Transport électrocinétique dans une mousse liquide – E-FOAM
L’objectif de ce projet fondamental est d’étudier le transport électro-osmotique dans une classe de matériau où il n’a jamais été exploré : les mousses liquides.
Bien que rencontrées fréquemment dans notre vie quotidienne et utilisées dans de nombreux procédés industriels, les mousses sont des matériaux éphémères. Fortement hors équilibres, elles évoluent irréversiblement et, comme chacun l’a déjà observé en prenant un bain moussant, elles finissent immanquablement par disparaître. Un mécanisme important à l'origine de cette disparition est le drainage du liquide hors de la structure de la mousse, à cause de la gravité. Ce drainage est inévitable. Nous proposons ici un moyen de l’annuler et même de le renverser : l’électro-osmose. Le principe est le suivant : en raison des surfactants ioniques qui couvrent l'interface liquide-gaz, liquide est localement chargé près de cette surface et peut donc être mis en mouvement sous l'effet d'un champ électrique extérieur. En contrôlant le champ appliqué et le flux de liquide résultant, la mousse peut être maintenue dans un état superstable et même être d’une certaine façon rajeunie à la demande.
Après plus d’un siècle d’étude, l’électrocinétique dans les matériaux solides a été largement explorée. Le cas des mousses est cependant nouveau et surtout fondamentalement différent pour trois raisons. D’abord, alors que les canaux artificiels ont une géométrie fixe, les films de savon peuvent adapter leur forme et leur dimension. Comme de nombreux canaux rencontrés dans le monde vivant, ils sont déformables. Ensuite, alors que dans un canal solide les charges sont en général portées par les parois immobiles, dans les films de savon ces charges sont portées par les molécules de surfactants qui recouvrent les interfaces et qui peuvent être mises en mouvement. Enfin, alors que la plupart des solides imposent un non- (ou léger) glissement du liquide sur la paroi, la condition aux limites hydrodynamique imposée par l’interface liquide-gaz met en jeu la rhéologie de la surface et pourra changer d’une condition de non glissement à une condition de contrainte nulle, selon le type de surfactant utilisé.

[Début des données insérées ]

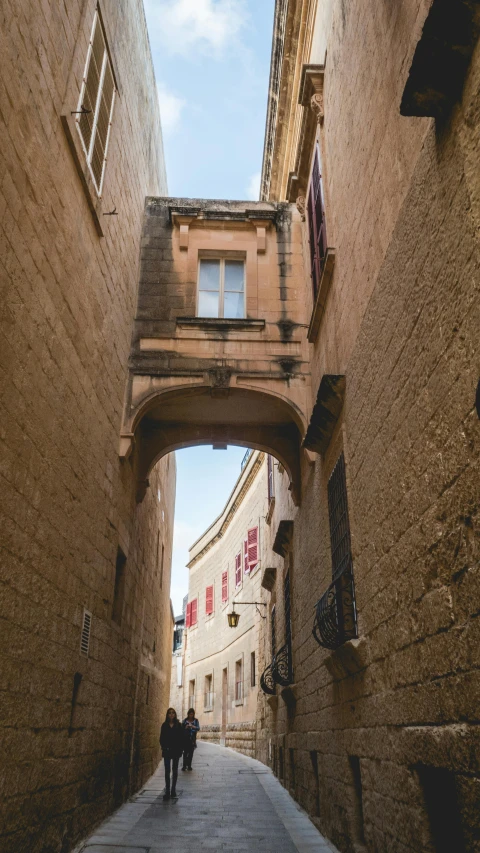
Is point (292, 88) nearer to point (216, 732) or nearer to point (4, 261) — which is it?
point (4, 261)

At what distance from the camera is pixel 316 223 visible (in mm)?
7379

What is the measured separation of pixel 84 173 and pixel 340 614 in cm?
453

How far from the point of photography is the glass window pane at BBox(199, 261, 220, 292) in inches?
368

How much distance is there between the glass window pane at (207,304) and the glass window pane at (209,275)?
119 millimetres

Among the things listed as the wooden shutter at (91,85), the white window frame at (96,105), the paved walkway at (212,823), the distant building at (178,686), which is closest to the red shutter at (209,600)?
the distant building at (178,686)

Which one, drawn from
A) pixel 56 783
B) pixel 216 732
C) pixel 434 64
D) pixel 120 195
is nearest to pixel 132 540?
pixel 56 783

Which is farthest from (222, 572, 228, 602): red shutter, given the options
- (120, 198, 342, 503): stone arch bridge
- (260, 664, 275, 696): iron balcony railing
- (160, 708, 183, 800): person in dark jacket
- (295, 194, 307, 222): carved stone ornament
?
(295, 194, 307, 222): carved stone ornament

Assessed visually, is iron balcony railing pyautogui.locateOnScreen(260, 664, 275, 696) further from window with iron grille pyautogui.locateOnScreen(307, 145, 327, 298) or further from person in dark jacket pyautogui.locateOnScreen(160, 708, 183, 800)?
window with iron grille pyautogui.locateOnScreen(307, 145, 327, 298)

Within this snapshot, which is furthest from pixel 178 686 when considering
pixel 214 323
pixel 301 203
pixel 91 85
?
pixel 91 85

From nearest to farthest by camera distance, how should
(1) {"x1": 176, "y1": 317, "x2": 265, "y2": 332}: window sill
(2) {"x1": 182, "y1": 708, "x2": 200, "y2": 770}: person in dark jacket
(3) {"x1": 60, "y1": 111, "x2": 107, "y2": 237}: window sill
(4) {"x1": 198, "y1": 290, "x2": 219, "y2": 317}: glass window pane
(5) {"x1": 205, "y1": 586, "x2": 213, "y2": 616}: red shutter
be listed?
1. (3) {"x1": 60, "y1": 111, "x2": 107, "y2": 237}: window sill
2. (1) {"x1": 176, "y1": 317, "x2": 265, "y2": 332}: window sill
3. (4) {"x1": 198, "y1": 290, "x2": 219, "y2": 317}: glass window pane
4. (2) {"x1": 182, "y1": 708, "x2": 200, "y2": 770}: person in dark jacket
5. (5) {"x1": 205, "y1": 586, "x2": 213, "y2": 616}: red shutter

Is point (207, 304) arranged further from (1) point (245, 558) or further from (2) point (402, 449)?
(1) point (245, 558)

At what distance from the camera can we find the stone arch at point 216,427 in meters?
8.86

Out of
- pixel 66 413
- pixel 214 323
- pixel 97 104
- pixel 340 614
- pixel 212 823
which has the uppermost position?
pixel 97 104

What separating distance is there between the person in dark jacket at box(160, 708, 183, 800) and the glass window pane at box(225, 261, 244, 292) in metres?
6.24
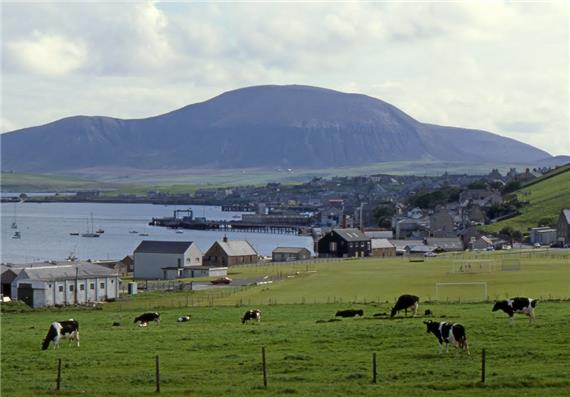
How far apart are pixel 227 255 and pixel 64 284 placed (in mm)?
39213

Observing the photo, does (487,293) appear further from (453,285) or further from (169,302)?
(169,302)

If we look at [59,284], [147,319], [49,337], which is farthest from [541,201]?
[49,337]

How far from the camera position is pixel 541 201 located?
146 m

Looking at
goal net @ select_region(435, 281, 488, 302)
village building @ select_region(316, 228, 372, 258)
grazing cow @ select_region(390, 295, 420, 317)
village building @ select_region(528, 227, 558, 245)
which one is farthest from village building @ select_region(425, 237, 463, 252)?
grazing cow @ select_region(390, 295, 420, 317)

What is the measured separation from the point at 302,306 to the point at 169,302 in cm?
1097

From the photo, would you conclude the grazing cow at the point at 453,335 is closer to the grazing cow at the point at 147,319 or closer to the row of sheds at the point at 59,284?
the grazing cow at the point at 147,319

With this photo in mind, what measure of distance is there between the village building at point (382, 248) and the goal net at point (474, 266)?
106 ft

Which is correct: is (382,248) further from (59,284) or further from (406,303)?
(406,303)

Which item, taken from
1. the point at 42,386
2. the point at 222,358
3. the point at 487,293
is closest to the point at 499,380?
the point at 222,358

Nous allons explorer le comportement des mousses sujettes à de l’électro-osmose. Des expériences dédiées seront construites pour caractériser l’électro-osmose aux différentes échelles de la mousse : au voisinage d’une interface recouverte de surfactants, dans un film de savon individuel, dans un canal de liquide à la jonction de trois films – un bord de Plateau – et enfin dans la structure interconnectée d’une mousse macroscopique. A ces fins, des outils de caractérisation comme de la microPIV, des mesures électrocinétiques, de l’interférométrie ou de l’analyse d’images seront mis en œuvre. D’un point de vue théorique, une compréhension globale sera recherchée en combinant des simulations (dynamique moléculaire), des résolutions numériques (éléments finis) et des approches analytiques. Reflétant le caractère multiéchelle de la mousse, ce large spectre d’outils est nécessaire pour faire le lien entre les échelles, de la dynamique des molécules de surfactants jusqu’à l’évolution d’une mousse macroscopique.
Bien que de caractère fondamental, le projet permettra aussi d'explorer d’éventuelles applications comme la réalisation de deux prototypes expérimentaux. Le premier est une puce microfluidique qui permet de stopper ou d'activer la diffusion de gaz à travers deux bulles voisines. Le second prototype vise à générer une colonne de mousse stable, dont la fraction liquide sera homogène aussi bien spatialement qu’au cours du temps.
Coordinateur du projet
Madame Anne-Laure Biance (Institut Lumière Matière)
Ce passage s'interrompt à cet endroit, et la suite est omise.